El águila siguió allí escondida, dentro del tronco vacío, recuperándose de sus magulladuras y observando la tranquilidad de aquel claro del bosque. La mayoría del tiempo permanecía vacío y soleado, ella disfrutaba de aquellos días; otras veces, una suave llovizna lo llenaba todo de una fina capa de humedad a la que el águila se resignaba no sin cierta desgana.
De vez en cuando, a ella se acercaban algunos seres del bosque, tal vez por vago interés o quizás porque no comprendían qué hacía allí escondida. Sin embargo, el águila solo deseaba que un animal en particular apareciera en aquel claro: el lobo que tan extraños sentimientos levantaba en ella como quien abre una caja sellada por mucho tiempo.
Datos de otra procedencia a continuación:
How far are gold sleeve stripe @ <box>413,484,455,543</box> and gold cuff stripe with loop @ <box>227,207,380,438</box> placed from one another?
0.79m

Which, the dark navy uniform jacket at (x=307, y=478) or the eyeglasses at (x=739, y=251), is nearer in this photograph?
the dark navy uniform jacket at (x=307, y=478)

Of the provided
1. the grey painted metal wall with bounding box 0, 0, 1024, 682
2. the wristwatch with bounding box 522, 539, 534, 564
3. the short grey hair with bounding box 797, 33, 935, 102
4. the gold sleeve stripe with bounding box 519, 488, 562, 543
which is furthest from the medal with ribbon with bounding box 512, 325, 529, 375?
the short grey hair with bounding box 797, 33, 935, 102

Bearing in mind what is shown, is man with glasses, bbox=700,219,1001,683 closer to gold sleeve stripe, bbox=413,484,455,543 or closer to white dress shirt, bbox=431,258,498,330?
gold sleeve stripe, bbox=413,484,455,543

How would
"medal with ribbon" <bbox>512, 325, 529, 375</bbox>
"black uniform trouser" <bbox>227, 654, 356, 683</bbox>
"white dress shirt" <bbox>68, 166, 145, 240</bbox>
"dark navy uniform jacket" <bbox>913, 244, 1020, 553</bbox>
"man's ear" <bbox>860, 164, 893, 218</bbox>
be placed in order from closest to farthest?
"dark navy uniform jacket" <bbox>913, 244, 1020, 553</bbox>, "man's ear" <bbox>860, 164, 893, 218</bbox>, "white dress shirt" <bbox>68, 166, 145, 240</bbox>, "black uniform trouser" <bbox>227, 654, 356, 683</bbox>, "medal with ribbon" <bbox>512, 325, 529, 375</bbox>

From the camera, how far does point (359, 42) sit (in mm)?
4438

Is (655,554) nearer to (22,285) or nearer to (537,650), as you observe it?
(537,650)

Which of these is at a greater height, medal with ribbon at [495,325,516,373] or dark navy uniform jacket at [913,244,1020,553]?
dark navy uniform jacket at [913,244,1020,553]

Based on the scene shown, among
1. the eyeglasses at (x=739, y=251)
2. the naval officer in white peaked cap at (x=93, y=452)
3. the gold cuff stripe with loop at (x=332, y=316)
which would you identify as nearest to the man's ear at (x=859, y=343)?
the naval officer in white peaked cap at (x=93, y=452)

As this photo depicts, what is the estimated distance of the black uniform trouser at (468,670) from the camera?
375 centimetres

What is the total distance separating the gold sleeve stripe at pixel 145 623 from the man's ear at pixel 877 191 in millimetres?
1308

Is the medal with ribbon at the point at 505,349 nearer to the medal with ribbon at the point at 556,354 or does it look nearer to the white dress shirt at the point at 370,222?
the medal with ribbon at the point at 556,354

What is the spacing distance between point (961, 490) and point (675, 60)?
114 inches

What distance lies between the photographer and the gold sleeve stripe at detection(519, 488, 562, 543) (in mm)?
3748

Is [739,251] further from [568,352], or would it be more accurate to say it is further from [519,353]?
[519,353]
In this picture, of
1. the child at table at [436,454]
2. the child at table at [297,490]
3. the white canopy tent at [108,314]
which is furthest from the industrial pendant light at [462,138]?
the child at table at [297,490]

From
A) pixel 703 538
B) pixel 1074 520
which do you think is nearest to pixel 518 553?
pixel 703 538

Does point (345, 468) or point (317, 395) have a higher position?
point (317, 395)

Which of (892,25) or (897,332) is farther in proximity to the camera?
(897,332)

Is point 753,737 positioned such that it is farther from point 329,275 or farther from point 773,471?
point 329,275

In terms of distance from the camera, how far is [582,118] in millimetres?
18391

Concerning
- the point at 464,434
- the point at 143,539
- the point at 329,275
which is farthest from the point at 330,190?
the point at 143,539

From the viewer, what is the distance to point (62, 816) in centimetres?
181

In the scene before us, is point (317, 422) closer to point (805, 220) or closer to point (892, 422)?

Todos y cada uno de los días que el águila permaneció en aquel remanso en calma, esperaba con un ansia casi instintiva que aquel animal apareciera de nuevo. Se preguntaba dónde estaría, qué estaría haciendo, qué mal podría mantenerlo alejado de aquel claro. Realmente el águila podría haber alzado su vuelo mucho antes, pero el miedo a irse sin volver a ver a aquel animal le producía un miedo atroz.
No supo si pasaron meses o días o semanas, pero una mañana, cuando el sol comenzaba a asomarse entre las hojas y el olor a tierra y musgo inundaba sus sentidos, el águila escuchó el rítmico sonido de unos pasos que se acercaban y pudo distinguir su pelaje tan claro como la luna y sus ojos tan verdes como el color de aquella montaña que ella tantas veces había observado desde lejanía. Qué estúpido le parecía ahora no haber intentado volar nunca hacia aquella montaña.
El movimiento de sus plumas al ahuecarse de pura felicidad la delató, esta vez el lobo reparó en ella y se acercó rápida y suavemente, con la cabeza gacha, hasta su pequeño escondite. Ella no se movió, no fue capaz de apartar la mirada de aquel ser; entre tanta fascinación, no tuvo tiempo para pensar si debería temer lo que llegara a suceder.
Él no hizo nada, se limitó a olisquearla y a rozar su hocico cerca de sus alas varias veces, de todas formas no podía verla. Tras unos segundos, se alejó poco a poco y, tras observar desde lejos su escondite -con el cuello ladeado y los ojos llenos de interés-, se marchó por donde había venido. No sin antes girarse una última vez, haciéndole una promesa carente de palabras que solo ella supo entender.
El águila sabía que era la hora de volar, de encontrar un nuevo hogar en aquél bosque, cerca del claro, y cerca del lobo.